Reproduce the records from the line with "How far away is [233,78]" to the line with "In this photograph, which", swapping "furthest" for "farthest" and leaving everything else unchanged.

=====

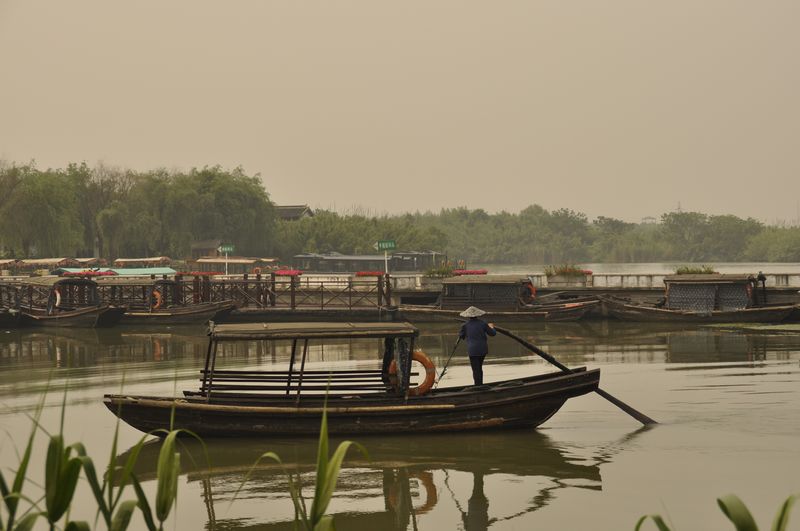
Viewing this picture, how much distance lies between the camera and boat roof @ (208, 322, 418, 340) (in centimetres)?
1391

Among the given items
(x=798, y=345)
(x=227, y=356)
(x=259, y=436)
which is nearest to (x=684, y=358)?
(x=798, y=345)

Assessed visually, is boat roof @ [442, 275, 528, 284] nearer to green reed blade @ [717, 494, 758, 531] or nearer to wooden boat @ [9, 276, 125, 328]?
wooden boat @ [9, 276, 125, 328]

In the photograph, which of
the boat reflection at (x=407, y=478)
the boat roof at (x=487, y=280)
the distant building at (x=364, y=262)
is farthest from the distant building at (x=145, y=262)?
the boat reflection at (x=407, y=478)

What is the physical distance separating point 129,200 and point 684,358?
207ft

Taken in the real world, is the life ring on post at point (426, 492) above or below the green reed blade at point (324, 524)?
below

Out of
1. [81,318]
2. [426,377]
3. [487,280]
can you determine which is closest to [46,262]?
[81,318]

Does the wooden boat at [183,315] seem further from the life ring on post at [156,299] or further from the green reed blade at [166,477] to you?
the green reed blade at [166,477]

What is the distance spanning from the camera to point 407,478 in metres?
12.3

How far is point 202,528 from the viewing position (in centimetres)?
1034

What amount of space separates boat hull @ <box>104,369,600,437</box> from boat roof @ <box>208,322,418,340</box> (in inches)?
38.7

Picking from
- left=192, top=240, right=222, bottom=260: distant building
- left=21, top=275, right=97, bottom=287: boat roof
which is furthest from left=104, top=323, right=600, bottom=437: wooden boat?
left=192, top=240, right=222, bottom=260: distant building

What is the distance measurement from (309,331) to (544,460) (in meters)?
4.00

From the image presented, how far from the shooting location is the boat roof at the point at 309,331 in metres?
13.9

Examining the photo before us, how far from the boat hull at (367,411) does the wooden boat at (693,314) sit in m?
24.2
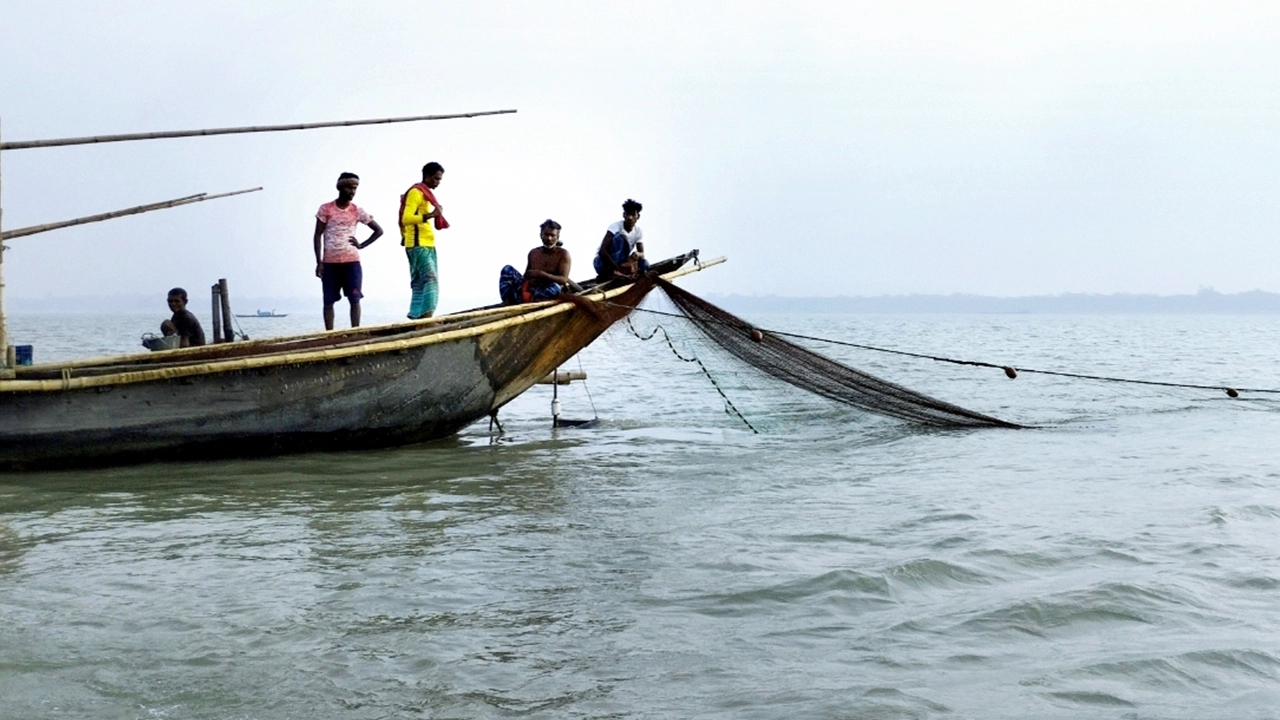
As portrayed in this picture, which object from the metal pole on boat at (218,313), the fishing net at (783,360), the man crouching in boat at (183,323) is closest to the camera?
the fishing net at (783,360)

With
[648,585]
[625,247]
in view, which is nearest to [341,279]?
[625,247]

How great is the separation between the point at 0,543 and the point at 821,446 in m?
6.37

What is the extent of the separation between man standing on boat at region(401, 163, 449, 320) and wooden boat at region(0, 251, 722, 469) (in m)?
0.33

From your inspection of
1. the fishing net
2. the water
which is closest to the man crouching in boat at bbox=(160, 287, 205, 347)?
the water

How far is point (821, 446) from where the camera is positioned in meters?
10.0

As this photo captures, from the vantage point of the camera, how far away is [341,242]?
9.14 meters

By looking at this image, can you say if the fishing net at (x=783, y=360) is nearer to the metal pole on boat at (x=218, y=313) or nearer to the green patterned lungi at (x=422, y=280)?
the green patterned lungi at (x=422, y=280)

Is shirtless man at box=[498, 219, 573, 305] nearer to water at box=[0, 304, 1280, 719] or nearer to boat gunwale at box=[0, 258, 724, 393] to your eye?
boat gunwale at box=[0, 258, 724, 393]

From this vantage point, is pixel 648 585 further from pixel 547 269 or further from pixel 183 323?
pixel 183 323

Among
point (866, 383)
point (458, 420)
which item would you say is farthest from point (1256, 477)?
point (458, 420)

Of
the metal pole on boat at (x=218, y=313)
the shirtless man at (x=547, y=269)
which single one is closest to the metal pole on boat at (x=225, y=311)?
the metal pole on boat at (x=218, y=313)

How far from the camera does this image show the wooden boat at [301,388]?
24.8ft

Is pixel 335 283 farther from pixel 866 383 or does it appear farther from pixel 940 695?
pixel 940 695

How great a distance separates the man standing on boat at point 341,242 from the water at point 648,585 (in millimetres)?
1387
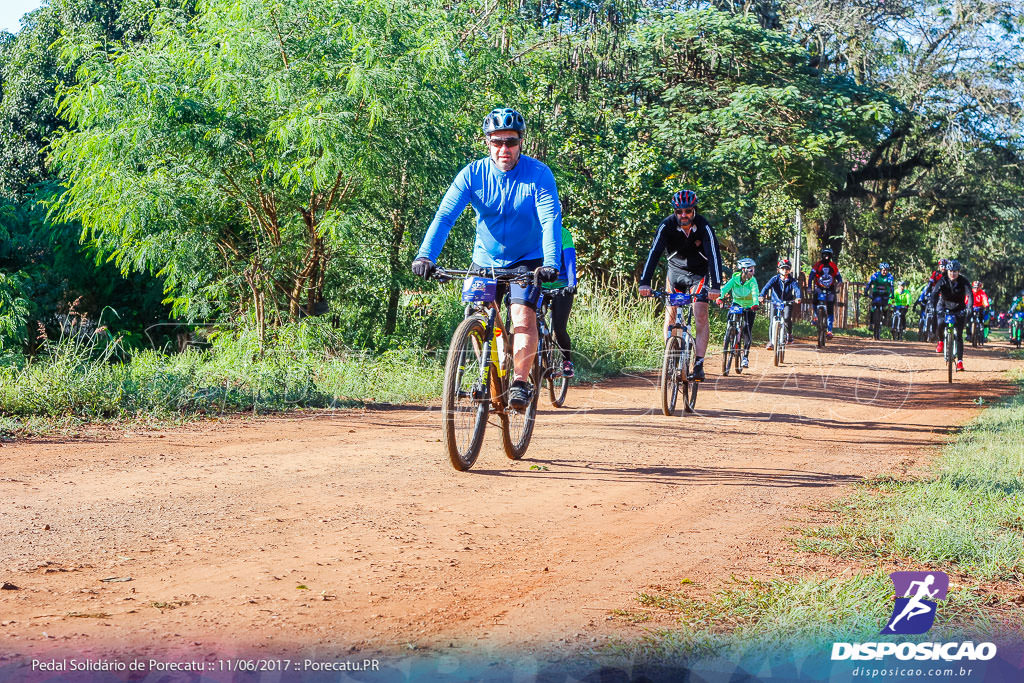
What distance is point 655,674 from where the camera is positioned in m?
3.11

=====

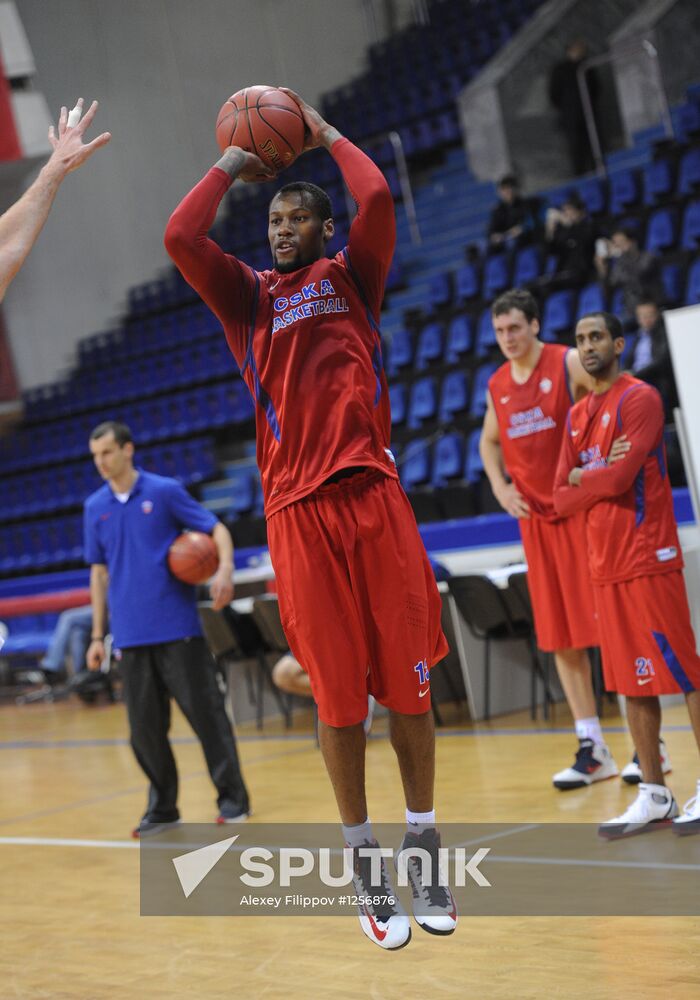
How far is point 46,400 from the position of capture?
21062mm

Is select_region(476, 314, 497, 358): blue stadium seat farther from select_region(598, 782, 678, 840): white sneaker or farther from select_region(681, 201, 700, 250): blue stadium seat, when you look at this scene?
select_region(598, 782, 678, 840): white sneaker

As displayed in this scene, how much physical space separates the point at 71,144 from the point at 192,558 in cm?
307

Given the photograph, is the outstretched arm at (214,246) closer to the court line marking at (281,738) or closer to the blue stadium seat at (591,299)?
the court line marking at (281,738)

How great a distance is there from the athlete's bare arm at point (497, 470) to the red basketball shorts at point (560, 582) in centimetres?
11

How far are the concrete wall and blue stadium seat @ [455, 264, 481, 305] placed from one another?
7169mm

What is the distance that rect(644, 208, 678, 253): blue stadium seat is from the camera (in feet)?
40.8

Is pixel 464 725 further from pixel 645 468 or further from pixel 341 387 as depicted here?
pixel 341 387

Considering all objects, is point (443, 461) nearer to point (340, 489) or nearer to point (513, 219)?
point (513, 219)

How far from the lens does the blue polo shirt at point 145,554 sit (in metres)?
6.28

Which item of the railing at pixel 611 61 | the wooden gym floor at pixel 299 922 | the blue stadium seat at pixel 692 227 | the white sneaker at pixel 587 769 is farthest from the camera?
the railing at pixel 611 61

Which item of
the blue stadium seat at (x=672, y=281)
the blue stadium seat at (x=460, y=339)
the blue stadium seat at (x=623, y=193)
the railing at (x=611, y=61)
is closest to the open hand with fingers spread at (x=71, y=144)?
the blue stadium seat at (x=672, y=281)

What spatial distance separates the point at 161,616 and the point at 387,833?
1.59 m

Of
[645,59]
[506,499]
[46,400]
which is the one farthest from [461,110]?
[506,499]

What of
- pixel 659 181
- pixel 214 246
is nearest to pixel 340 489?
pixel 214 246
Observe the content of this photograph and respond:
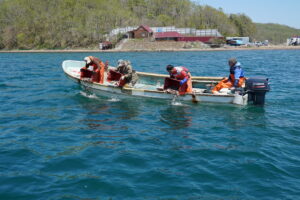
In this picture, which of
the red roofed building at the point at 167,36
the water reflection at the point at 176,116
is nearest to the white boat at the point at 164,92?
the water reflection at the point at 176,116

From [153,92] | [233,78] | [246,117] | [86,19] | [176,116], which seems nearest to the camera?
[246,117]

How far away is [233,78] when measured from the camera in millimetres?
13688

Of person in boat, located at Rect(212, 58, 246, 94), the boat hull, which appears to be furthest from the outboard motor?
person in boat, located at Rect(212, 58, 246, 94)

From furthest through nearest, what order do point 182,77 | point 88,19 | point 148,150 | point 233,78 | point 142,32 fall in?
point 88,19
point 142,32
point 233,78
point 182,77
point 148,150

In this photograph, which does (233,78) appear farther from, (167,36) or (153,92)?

=====

**Reply**:
How far away is [233,78] when measured from the camera in millimetres?
13688

Of person in boat, located at Rect(212, 58, 246, 94), the boat hull, which appears to be farthest from the outboard motor?
person in boat, located at Rect(212, 58, 246, 94)

From farthest through nearest, what order do point 182,77 | point 88,19 | point 148,150 | point 233,78 | point 142,32 fall in?
point 88,19
point 142,32
point 233,78
point 182,77
point 148,150

In this photograph, which does (233,78) appear farther from, (167,36) or (153,92)?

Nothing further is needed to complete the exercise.